Prometheus

Prometheus serves as the short-term metrics hub in our stack. It does not scrape targets directly — Alloy handles all scraping and sends metrics to Prometheus via remote write.

Role in the Stack

Function	Details
Short-term storage	Holds recent metrics (hours) for fast queries
PromQL engine	Serves as a query engine for Grafana dashboards and Drilldown
Remote write receiver	Accepts metrics from Alloy and Tempo metrics generator
Remote write sender	Forwards all metrics to Mimir for long-term retention
Exemplar storage	Links metric data points to trace IDs for cross-signal navigation

Versions

Prometheus, Alertmanager, Grafana, kube-state-metrics, and node-exporter are all installed together via the kube-prometheus-stack Helm chart.


Chart	`prometheus-community/kube-prometheus-stack` 85.0.1
Prometheus	v3.11.3 (distroless image variant)
Alertmanager	v0.32.1
prometheus-operator	v0.90.1
Grafana	13.0.1 (see grafana.md)
kube-state-metrics	v2.18.0
node-exporter	v1.11.1 (distroless image variant)

Configuration Highlights

Remote write receiver: Enabled — accepts metrics pushed by Alloy
Native histograms: Enabled — supports the new histogram format for more efficient percentile queries
ServiceMonitor scraping: Disabled — Alloy handles all scraping
Remote write to Mimir: http://mimir-gateway.monitoring.svc.cluster.local:80/api/v1/push

What Feeds Into Prometheus

Source	Signal	Path
Alloy	Application metrics (OTLP)	Alloy OTLP receiver → remote write to Prometheus
Alloy	Kubernetes metrics (kube-state-metrics, node-exporter, kubelet)	Alloy scraper → remote write to Prometheus
Alloy	Exporter metrics (PostgreSQL, Redis)	Alloy scraper → remote write to Prometheus
Tempo	Span metrics (RED: rate, errors, duration)	Tempo metrics generator → remote write to Prometheus

What Prometheus Feeds

Destination	Purpose
Mimir	Long-term storage via remote write
Grafana	Short-term queries, dashboards, exemplars
Alertmanager	Alert rule evaluation and routing

Integration with Other Components

Exemplars — When an application emits a metric with a trace ID (via OTel SDK), Prometheus stores it as an exemplar. In Grafana, clicking an exemplar point on a metric graph jumps directly to the corresponding trace in Tempo.

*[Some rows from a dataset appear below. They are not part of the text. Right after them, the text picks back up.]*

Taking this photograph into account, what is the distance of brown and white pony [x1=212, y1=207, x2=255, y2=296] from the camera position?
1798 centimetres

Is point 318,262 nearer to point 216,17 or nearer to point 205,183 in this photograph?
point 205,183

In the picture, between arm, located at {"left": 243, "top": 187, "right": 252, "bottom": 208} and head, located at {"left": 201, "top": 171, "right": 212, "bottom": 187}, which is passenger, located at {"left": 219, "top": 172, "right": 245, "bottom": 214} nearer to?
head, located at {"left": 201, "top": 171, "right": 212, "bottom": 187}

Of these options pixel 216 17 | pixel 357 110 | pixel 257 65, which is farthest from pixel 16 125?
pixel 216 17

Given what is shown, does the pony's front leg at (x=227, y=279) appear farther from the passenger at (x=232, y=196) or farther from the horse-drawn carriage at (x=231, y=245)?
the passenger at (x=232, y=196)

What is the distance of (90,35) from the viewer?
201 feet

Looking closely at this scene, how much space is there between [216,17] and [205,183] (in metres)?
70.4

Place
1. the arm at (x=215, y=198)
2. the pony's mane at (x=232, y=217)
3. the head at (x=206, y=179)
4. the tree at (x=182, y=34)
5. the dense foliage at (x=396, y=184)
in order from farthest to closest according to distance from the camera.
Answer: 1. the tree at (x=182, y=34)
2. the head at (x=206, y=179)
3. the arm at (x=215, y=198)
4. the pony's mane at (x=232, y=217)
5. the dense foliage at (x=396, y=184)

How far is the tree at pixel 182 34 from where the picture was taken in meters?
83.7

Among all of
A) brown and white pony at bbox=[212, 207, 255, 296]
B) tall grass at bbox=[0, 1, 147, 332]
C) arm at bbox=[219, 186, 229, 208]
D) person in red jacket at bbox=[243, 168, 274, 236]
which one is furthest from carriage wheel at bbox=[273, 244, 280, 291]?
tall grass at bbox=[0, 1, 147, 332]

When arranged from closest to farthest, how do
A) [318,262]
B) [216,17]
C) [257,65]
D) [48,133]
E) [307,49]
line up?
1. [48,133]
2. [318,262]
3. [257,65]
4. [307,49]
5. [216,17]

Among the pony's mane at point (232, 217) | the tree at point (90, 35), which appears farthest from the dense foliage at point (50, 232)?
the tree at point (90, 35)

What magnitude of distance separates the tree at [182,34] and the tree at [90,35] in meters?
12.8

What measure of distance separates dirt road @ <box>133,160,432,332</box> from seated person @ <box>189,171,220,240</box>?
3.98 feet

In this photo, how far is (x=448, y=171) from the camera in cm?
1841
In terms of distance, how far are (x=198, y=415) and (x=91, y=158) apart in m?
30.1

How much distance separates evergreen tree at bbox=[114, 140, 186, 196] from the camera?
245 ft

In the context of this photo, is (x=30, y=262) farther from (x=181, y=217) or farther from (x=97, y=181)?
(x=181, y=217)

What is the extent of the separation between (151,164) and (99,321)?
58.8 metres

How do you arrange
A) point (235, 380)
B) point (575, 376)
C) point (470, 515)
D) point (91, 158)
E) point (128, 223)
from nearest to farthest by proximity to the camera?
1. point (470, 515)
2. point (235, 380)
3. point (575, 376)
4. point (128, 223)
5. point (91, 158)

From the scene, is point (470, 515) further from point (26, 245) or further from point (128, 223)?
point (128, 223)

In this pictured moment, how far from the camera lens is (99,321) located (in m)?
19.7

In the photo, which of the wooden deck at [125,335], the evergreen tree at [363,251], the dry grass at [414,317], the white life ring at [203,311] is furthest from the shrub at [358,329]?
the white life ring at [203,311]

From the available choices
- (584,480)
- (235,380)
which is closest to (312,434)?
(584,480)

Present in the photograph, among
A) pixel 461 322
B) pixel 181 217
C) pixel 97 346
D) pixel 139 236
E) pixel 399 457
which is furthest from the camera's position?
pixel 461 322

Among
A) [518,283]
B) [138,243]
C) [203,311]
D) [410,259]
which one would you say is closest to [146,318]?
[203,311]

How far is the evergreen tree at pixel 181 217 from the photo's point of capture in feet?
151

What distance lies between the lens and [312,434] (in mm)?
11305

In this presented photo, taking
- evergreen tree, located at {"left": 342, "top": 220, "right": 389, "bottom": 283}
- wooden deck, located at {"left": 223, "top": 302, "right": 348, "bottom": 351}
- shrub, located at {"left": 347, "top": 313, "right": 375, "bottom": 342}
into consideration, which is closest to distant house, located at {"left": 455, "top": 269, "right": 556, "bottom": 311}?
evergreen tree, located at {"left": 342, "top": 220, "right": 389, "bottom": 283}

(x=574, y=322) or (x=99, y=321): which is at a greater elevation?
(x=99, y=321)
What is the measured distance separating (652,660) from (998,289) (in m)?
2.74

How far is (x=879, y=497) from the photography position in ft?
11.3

Service Map — Grafana’s Tempo datasource uses Prometheus as the source for the Service Map (node graph) visualization, querying span metrics to render service-to-service dependencies.

Alertmanager — Prometheus evaluates alert rules and sends notifications to Alertmanager, which handles deduplication, grouping, silencing, and routing to notification channels.

Grafana Datasource

Type: prometheus
URL: http://prometheus-and-grafana-kub-prometheus.monitoring.svc.cluster.local:9090
Exemplars: Enabled — links to Tempo by TraceID
Access: NodePort 30090, Ingress at prometheus.<domain>

Alternatives to Prometheus

Prometheus is the de facto standard for metrics in the cloud-native world, but several alternatives exist — each with different trade-offs.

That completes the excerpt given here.